• In West Africa, six women out of eight with breast cancer will die in five years. In the West, those numbers are reversed
• New study in Ghana confirms that black women are more likely to suffer from a rare form of breast cancer called triple-negative, which attacks women younger, is more aggressive and is harder to treat.
In Ghana: Cancer Ward, two of Africa’s top journalists team up to investigate why breast cancer is killing so many women in sub-Saharan Africa, despite being treatable if detected early. The 24-minute documentary premiered last night on Al Jazeera English as part of the third season of the award-winning Africa Investigates.

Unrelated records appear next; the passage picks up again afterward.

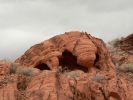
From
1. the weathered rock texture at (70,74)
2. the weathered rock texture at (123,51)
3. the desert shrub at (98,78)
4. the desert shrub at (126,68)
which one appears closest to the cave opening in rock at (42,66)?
the weathered rock texture at (70,74)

“Africa is unprepared for cancer,” says Nigerian journalist Chika Oduah, the 2014 recipient of the Trust Women Journalist Award from the Thomson Reuters Foundation; a winner of the 2015 African Story Challenge; and a 2015 finalist for a Livingston Award. “Many African languages don’t even have a word for the disease. Of those who have breast cancer in West Africa, six women out of eight will die in five years. In the West, those numbers are reversed. Six women out of eight will live.”
Oduah and Anas Aremeyaw Anas, Ghana’s leading undercover journalist, travel to Kumasi, the capital of the Ashanti region. They discover that women there often seek the help of alternative healers such as priests, herbalists or spiritual healers first, which dangerously delays when they receive medical help.
For example, Oduah meets Naomi Nyarkoh, who sells her homemade herbal cures for cancer at $2 a time, and Anas’ team films Pastor OP, who claims to heal cancer with prayer and a mystery oil, for $50.
They also speak to Dr Beatrice Wiafe-Addai, a breast cancer specialist, who explains the cultural stigmas in the region. “We are in a society where breast cancer is surrounded by myths and misconceptions. People think when you remove her breast, she is not a complete woman.” She explains that many women with breast cancer are divorced or driven from their matrimonial homes, rather than supported at their time of need.
Anas and his team also go undercover at The Peace and Love Hospital, where they discover that patients are being over-medicated even before they’re diagnosed, and where they find a case where patient files were alarmingly mixed up.
As if this combination of late-stage presentation, social stigmas and poor medical care weren’t already a perfect storm, Oduah and Anas discover there may be even more devastating news for cancer sufferers in the region.
The doctors at Komfo Anokye Teaching Hospital in Kumasi are working with the University of Michigan in America on a new study. Its initial findings confirm that black women are more likely to suffer from a rare form of breast cancer called triple-negative, which attacks women younger, is more aggressive and is harder to treat. Oduah is also told that chemotherapy treatment has historically been developed and tested on white people, which may contribute to its disappointing results in West Africa.
Dr Baffour Awuah, medical director of Komfo Anokye Teaching Hospital, says, “It all started with the fact that in the United States, stage for stage, the black Americans are doing worse than the white… For now at least it’s become obvious that the biology of the tumours between blacks, black Americans and white Americans are not the same.”
While Awuah says this may contribute to why cancer is deadlier for women of African descent, he says the primary challenge remains late stage presentation.
“Unless patients can be convinced to go to the hospital earlier, then even the development of the best drugs in the world won’t help,” says Oduah.
Africa Investigates is a groundbreaking Al Jazeera series that gives some of Africa’s best journalists the opportunity to pursue high-level investigative targets across the continent – using their unique perspective and local knowledge to put corruption, exploitation and abuse under the spotlight. Previous documentaries in the series have won One World Media and Mohamed Amin Africa Media awards.